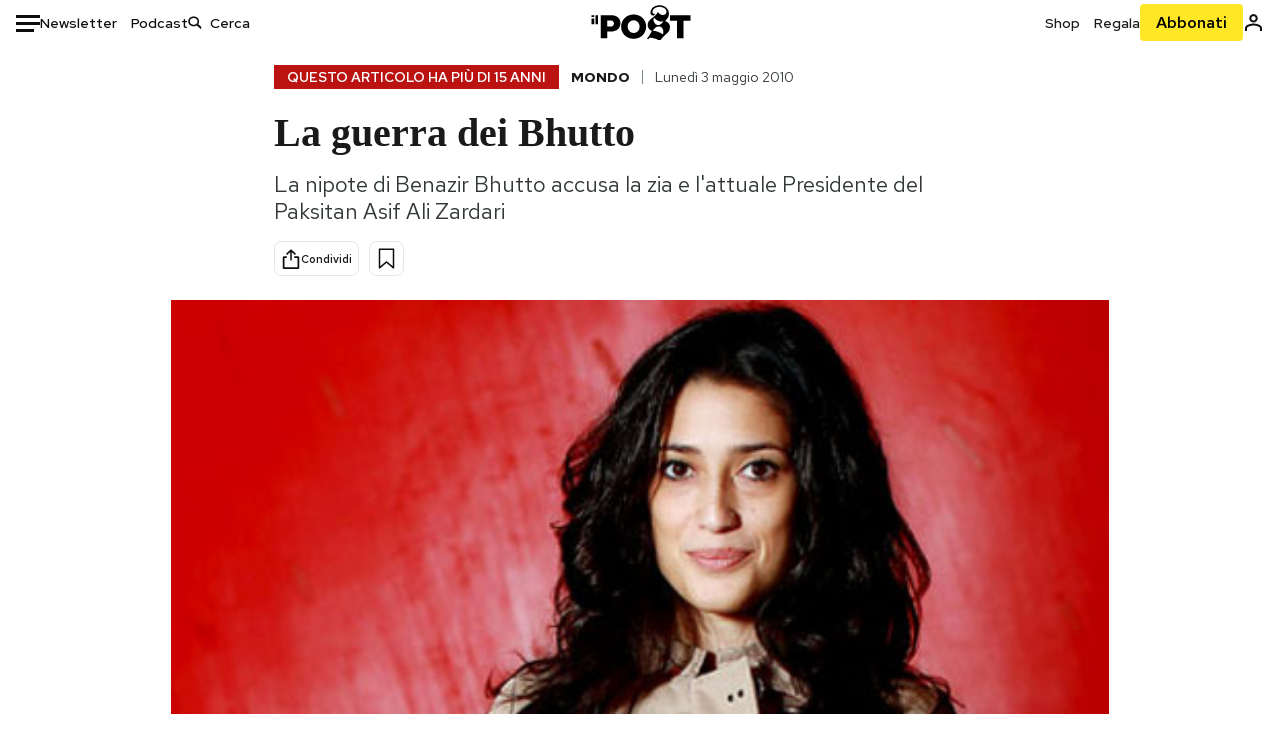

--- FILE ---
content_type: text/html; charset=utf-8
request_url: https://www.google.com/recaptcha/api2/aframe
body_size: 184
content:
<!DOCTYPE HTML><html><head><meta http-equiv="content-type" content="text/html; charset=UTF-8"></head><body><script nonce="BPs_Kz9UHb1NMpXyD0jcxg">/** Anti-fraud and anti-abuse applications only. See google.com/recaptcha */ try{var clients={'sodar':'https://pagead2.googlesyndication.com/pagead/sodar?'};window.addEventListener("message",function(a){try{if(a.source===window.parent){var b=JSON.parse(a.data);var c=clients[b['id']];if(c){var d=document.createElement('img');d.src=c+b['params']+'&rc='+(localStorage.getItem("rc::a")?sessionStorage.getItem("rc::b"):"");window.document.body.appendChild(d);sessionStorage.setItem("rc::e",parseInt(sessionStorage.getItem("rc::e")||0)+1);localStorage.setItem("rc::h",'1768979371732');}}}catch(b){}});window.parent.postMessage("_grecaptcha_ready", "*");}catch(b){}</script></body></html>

AIM OF THE EXERCISE → Copy out each line of the records that holds the string "text".

SOLVED PROBLEM →
content_type: text/html; charset=utf-8
<!DOCTYPE HTML><html><head><meta http-equiv="content-type" content="text/html; charset=UTF-8"></head><body><script nonce="BPs_Kz9UHb1NMpXyD0jcxg">/** Anti-fraud and anti-abuse applications only. See google.com/recaptcha */ try{var clients={'sodar':'https://pagead2.googlesyndication.com/pagead/sodar?'};window.addEventListener("message",function(a){try{if(a.source===window.parent){var b=JSON.parse(a.data);var c=clients[b['id']];if(c){var d=document.createElement('img');d.src=c+b['params']+'&rc='+(localStorage.getItem("rc::a")?sessionStorage.getItem("rc::b"):"");window.document.body.appendChild(d);sessionStorage.setItem("rc::e",parseInt(sessionStorage.getItem("rc::e")||0)+1);localStorage.setItem("rc::h",'1768979371732');}}}catch(b){}});window.parent.postMessage("_grecaptcha_ready", "*");}catch(b){}</script></body></html>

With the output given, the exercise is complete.